Locate every line in the items below that contains the word "physical" and copy each one. Case counts.

____ PROVIDED DATA

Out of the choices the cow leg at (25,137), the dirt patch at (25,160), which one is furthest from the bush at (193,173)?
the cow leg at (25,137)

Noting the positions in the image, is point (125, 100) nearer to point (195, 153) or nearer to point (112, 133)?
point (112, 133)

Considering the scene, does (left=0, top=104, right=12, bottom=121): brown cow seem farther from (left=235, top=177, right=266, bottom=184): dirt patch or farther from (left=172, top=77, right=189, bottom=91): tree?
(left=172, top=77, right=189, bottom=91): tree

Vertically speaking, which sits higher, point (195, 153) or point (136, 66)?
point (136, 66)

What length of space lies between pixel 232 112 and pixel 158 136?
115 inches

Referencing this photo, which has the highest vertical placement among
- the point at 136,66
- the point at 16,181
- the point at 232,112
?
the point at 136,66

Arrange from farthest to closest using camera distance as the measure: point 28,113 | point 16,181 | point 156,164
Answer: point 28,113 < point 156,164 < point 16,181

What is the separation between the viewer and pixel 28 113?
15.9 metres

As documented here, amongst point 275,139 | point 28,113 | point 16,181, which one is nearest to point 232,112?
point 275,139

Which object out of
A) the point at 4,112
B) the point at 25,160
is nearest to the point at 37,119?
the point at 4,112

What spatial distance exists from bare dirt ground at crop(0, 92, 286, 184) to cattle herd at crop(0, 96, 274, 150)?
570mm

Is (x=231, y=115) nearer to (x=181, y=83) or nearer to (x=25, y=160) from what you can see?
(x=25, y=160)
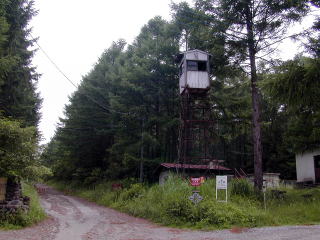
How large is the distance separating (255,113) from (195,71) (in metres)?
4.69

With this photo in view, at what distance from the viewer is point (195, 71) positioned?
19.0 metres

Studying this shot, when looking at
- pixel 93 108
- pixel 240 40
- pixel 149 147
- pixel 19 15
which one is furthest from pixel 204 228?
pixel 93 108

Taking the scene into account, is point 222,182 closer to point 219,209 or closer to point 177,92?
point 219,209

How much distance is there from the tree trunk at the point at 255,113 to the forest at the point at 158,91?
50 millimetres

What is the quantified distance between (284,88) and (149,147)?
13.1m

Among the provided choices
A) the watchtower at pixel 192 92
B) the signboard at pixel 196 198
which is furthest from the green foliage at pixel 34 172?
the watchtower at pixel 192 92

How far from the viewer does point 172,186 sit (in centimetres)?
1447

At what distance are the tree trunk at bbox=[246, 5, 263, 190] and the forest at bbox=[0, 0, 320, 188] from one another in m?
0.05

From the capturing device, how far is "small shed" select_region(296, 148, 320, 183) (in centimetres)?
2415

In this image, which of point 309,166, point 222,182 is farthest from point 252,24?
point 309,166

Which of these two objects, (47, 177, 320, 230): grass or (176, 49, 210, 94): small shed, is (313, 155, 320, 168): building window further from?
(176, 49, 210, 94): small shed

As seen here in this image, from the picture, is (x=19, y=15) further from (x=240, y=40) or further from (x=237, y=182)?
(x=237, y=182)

________
____ PROVIDED DATA

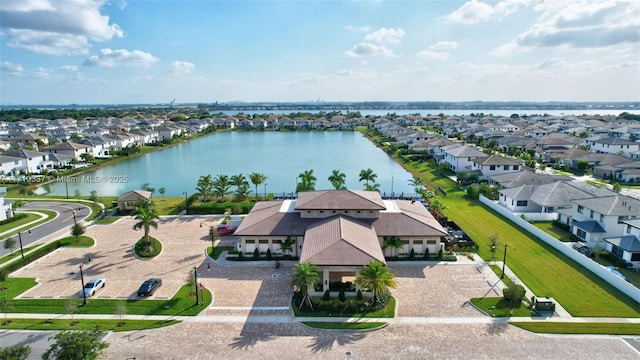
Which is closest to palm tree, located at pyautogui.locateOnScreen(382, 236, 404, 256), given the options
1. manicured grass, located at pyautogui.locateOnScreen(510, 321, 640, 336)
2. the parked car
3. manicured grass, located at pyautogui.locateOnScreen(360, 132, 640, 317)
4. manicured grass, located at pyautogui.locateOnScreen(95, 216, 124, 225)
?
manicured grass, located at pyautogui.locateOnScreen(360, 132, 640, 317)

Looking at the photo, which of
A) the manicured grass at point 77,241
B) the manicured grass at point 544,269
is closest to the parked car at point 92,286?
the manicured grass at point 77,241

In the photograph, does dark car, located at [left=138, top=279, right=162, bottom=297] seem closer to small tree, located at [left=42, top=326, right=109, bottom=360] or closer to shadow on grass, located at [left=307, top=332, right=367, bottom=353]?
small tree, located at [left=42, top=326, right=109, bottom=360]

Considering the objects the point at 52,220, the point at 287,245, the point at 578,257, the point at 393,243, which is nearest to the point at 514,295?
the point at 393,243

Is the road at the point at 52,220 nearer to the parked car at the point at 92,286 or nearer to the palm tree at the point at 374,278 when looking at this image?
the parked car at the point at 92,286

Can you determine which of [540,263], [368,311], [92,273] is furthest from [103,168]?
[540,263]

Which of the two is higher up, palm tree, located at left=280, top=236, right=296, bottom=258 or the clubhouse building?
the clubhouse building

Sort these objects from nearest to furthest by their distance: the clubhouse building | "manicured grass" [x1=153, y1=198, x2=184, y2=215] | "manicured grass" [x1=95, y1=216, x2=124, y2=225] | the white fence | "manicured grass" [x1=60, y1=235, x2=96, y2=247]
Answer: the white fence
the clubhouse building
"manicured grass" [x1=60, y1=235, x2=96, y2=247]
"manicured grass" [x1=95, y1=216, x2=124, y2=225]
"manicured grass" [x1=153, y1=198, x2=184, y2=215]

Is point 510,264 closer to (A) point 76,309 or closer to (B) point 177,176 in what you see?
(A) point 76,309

________
____ PROVIDED DATA

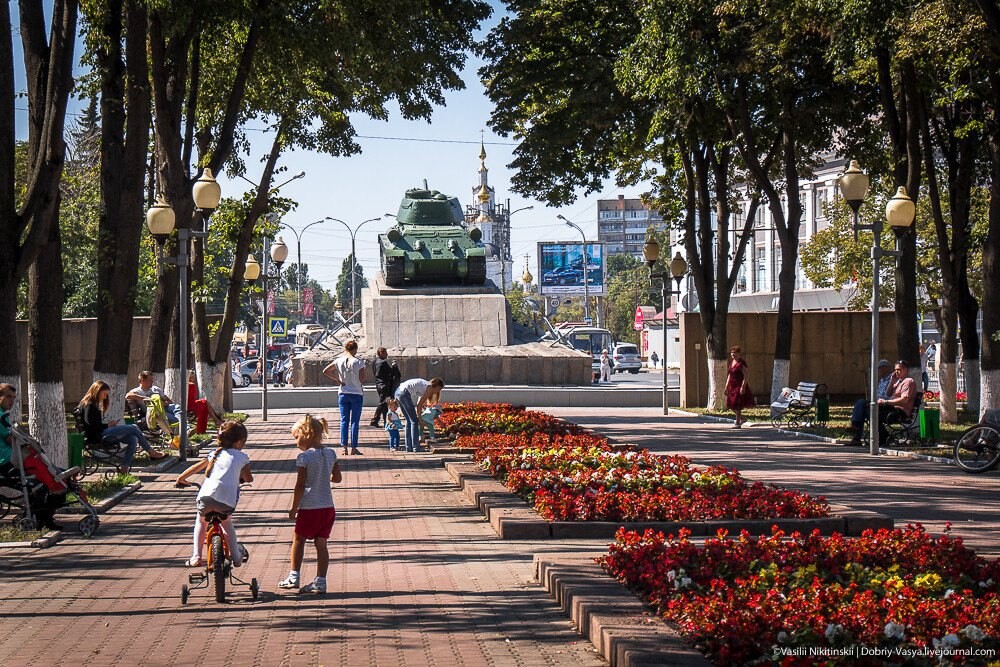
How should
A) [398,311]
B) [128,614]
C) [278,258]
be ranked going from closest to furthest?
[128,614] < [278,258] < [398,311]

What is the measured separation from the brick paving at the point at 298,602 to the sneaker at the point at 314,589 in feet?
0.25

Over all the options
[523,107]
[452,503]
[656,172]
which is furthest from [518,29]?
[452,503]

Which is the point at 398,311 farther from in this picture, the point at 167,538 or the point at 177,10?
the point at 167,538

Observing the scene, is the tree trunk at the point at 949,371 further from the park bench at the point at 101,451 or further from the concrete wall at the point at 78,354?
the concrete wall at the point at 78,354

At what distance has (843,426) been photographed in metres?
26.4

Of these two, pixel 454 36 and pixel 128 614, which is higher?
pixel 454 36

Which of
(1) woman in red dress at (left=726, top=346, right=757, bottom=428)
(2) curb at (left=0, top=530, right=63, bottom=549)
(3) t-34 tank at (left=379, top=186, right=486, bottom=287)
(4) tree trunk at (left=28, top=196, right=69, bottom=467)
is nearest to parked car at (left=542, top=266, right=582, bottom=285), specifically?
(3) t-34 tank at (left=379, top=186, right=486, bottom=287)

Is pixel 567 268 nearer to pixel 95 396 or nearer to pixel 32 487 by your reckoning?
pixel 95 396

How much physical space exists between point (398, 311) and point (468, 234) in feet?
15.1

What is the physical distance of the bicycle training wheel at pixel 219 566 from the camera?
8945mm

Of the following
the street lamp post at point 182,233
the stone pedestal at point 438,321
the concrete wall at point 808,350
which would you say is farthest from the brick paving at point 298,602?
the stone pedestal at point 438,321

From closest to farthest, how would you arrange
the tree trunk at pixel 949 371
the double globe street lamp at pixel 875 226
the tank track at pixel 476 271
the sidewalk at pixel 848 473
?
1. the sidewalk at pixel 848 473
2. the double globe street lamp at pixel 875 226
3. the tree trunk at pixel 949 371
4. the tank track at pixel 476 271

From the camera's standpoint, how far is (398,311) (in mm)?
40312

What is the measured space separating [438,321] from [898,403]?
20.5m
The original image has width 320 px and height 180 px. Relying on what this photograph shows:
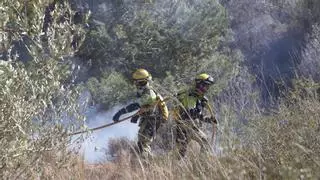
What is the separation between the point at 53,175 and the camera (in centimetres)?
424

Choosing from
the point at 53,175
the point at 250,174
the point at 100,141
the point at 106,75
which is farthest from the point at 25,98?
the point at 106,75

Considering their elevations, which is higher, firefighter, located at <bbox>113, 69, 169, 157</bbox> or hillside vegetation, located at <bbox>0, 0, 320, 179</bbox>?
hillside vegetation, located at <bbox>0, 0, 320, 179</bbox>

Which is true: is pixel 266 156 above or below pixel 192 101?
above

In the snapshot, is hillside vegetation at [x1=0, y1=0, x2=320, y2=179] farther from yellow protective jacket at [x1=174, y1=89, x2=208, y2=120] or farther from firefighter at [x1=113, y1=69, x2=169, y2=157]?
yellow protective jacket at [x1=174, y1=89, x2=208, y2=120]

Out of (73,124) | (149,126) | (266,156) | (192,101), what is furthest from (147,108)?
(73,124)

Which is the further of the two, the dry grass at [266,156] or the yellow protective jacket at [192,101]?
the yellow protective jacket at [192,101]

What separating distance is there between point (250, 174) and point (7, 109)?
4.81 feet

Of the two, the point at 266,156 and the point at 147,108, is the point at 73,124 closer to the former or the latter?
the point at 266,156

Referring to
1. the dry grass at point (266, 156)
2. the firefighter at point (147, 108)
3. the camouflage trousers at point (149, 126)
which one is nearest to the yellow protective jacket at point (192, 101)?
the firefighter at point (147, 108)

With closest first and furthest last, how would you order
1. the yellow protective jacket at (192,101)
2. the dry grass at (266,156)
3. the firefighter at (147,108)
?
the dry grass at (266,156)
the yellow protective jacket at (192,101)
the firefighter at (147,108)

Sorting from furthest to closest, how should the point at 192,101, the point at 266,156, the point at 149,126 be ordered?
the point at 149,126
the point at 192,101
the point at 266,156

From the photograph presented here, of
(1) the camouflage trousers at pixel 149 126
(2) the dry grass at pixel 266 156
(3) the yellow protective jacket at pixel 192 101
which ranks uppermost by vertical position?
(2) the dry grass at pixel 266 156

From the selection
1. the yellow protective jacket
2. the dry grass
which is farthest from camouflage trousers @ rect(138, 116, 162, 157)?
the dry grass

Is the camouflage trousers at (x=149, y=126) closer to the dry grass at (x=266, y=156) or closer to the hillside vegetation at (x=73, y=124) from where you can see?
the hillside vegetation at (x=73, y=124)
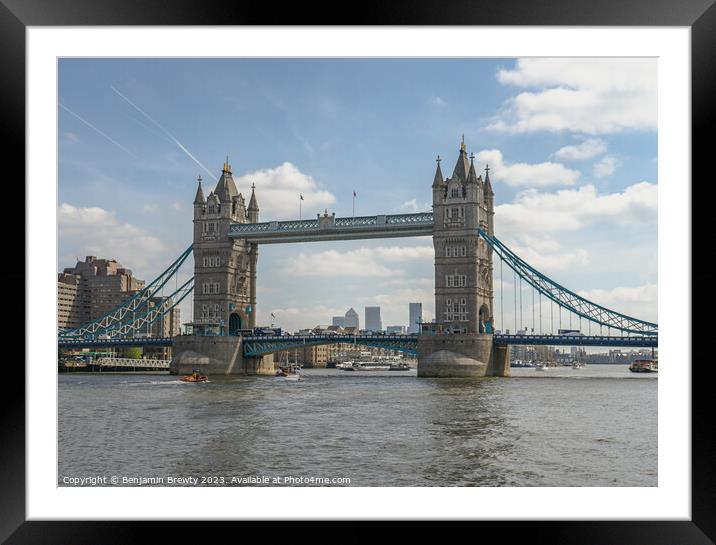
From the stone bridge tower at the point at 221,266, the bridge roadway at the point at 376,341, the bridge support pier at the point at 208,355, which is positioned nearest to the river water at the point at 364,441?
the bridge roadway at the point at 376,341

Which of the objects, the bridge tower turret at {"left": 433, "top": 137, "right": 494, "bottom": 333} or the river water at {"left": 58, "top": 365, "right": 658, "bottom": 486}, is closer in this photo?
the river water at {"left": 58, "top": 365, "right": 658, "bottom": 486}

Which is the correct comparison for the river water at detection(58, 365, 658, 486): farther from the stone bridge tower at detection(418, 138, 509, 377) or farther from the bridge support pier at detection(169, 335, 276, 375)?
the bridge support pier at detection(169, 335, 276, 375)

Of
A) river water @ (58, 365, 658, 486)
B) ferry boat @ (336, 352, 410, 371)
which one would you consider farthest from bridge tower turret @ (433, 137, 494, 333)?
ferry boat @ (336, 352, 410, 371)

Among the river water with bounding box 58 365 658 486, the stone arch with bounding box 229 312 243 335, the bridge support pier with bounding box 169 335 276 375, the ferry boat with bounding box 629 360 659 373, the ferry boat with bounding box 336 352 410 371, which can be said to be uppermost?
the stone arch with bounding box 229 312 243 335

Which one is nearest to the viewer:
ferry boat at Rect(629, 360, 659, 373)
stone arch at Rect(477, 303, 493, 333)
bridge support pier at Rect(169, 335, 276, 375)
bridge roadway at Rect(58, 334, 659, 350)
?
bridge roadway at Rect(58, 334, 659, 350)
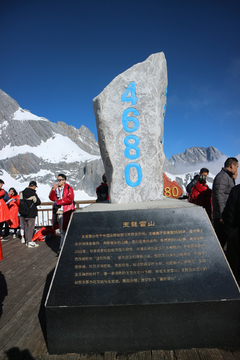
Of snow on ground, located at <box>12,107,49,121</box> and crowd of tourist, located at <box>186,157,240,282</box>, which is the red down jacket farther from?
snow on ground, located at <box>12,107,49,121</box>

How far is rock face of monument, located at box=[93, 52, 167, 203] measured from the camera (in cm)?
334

________

* **REPLY**:
How much physical space exists between point (398, 311) and point (468, 234) in feet?
What is the physical distance of the bicycle training wheel at pixel 219 566 from the camera?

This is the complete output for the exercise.